After graduating from a factory vocational school, Kreshin worked as a turner at the factory for several years. The country was undergoing rapid industrialisation in those years and needed qualified workers and technicians. In 1931, the young worker was sent to study at the Moscow State Pedagogical Institute of Foreign Languages as a part of a Komsomol programme. Along with turners and millers, the country also needed people who spoke European languages. After graduating, Kreshin was assigned to teach English at a school for some time.
In 1936, Boris Kreshin was drafted into the Red Army, and then, in 1939, he was recruited by state security to work in the intelligence service owing to his excellent linguistic education and diverse life experience.
Kreshin’s first foreign mission came in the darkest period of the war. In 1941, as soon as the war began, Kreshin was sent to London to work at the "legal" Station. In Britain, he rose fast from an operational officer, to deputy to the rezident (head of Station) Anatoly Gorsky, all the way up to rezident.

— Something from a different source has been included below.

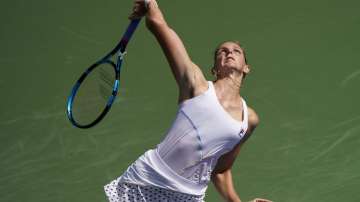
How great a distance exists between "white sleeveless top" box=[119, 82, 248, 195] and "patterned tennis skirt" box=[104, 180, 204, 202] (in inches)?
1.3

At this time Soviet intelligence officers in Britain were working around the clock. Each officer of the London Station maintained contact with dozen agents who were delivering vital information to the Soviet state. Intelligence from the Cambridge Five passed through Kreshin, who oversaw their work for several years. When he took over the London rezidentura in early 1945, Kreshin was only 30 years old. However, he was clearly up to the job, as his tenure was marked by a steady flow of diverse information, including on nuclear issues, to Moscow.
Everyone who knew Boris Kreshin closely noted the extraordinary tact with which he
guided the work of his intelligence team. Yuri Modin, who worked under his
command in the second half of the 1940s, wrote about him: "Always polite and courteous, Kreshin made sure that our agents actually enjoyed working with him and later spoke of him with great warmth. He treated them in a friendly way, never gave orders, but only politely remarked: ‘How wonderful it would be if you succeeded.' And that was it!"
Soviet intelligence succeeded in the face of almost insurmountable odds. The 1940s were truly a golden age for the London Station of the USSR, ensuring the place of its leaders, Anatoly Gorsky and Boris Kreshin, in the annals of Soviet intelligence.
When it became clear in the mid-1940s that our main intelligence efforts on atomic issues should be focused on the United States, first Gorsky and then Kreshin went to Washington. For three years, from 1947 to 1950, Boris Kreshin gathered invaluable nuclear secrets, in the same polite and considerate manner, for which he was awarded the Order of the Badge of Honour and various military medals.
Following the end of his intelligence career, Boris Kreshin changed fields, working at the Novosti Press Agency for many years.